◆ Activities
- a) In the model card, list each software dependency under Requirements along with its version specifier.
- b) Copy the model card word for word from "This model was" to "type : binary classification(text-classification)".

Model Detail Information

1. Overview

This model is trained to detect the presence of harmful expressions in Korean sentences.
It performs binary classification to determine whether a given sentence contains hateful expressions or is a general, non-hateful sentence.
This model is designed for the AI task of 'text classification', using the 'TTA-DQA/hate_sentence' dataset.

The classification labels are:

"0": "no_hate"
"1": "hate"

2. Training Information

Base Model: KcElectra (a pre-trained Korean language model based on Electra)
Source: beomi/KcELECTRA-base-v2022(https://huggingface.co/beomi/KcELECTRA-base-v2022)
Model Type: Casual Language Model
Pre-training (Korean): Approximately 17GB (over 180 million sentences)
Fine-tuning (hate dataset): Approximately 22.3MB(TTA-DQA/hate_sentence)
Learning Rate: 5e-6
Weight Decay: 0.01
Epochs: 20
Batch Size: 16
Data Loader Workers: 2
Tokenizer: BertWordPieceTokenizer
Model Size: Approximately 512MB

3. Requirements

To use this model, ensure the following dependencies are installed:

pytorch ~= 1.8.0
transformers ~= 4.11.3
emoji ~= 0.6.0
soynlp ~= 0.0.493

4. Quick Start

python

from transformers import AutoTokenizer, AutoModel
  
tokenizer = AutoTokenizer.from_pretrained("TTA-DQA/HateDetection-KcElectra-FineTuning")
model = AutoModel.from_pretrained("TTA-DQA/HateDetection-KcElectra-FineTuning")

5. Citation

This model was developed as part of the Quality Validation Project for Super-Giant AI Training Data (305-2100-2131, 2024 Quality Validation for Super-Giant AI Training).

6. Bias, Risks, and Limitations

The determination of harmful expressions may vary depending on language, culture, application context, and personal perspectives.
Results may reflect biases or lead to controversy due to the subjective nature of evaluating harmful content.
This model's outputs should not be considered as definitive standards for identifying harmful expressions.

Results

type : binary classification(text-classification)
f1-score : 0.9928
accuracy : 0.9928

◆ Information provided
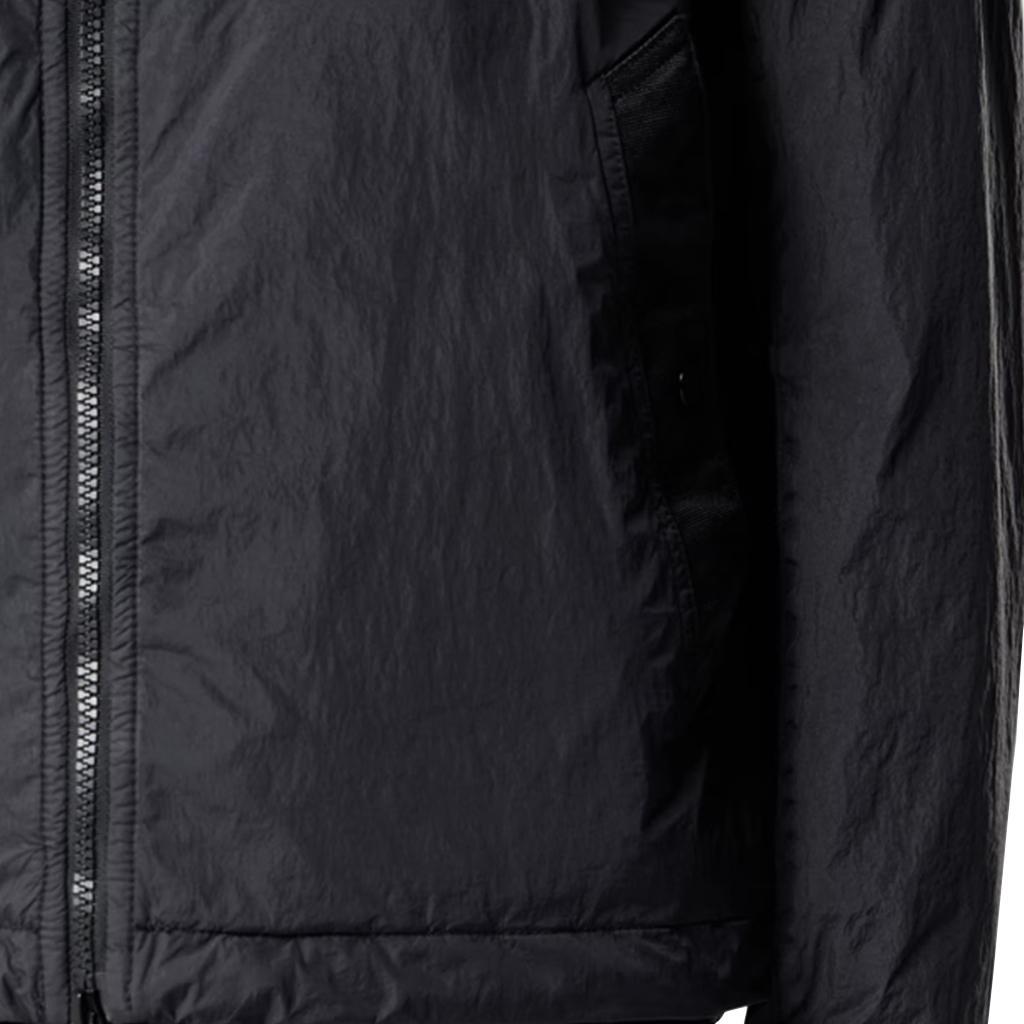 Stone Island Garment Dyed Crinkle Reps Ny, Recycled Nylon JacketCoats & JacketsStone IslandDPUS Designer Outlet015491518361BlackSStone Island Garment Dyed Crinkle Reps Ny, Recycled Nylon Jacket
* * *
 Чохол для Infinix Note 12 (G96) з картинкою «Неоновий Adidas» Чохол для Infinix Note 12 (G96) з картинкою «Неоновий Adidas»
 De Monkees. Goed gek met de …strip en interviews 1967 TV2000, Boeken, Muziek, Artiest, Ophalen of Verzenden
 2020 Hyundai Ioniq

◆ Exercise responses
- a)
pytorch ~= 1.8.0
transformers ~= 4.11.3
emoji ~= 0.6.0
soynlp ~= 0.0.493

- b)
This model was developed as part of the Quality Validation Project for Super-Giant AI Training Data (305-2100-2131, 2024 Quality Validation for Super-Giant AI Training).

6. Bias, Risks, and Limitations

The determination of harmful expressions may vary depending on language, culture, application context, and personal perspectives.
Results may reflect biases or lead to controversy due to the subjective nature of evaluating harmful content.
This model's outputs should not be considered as definitive standards for identifying harmful expressions.

Results

type : binary classification(text-classification)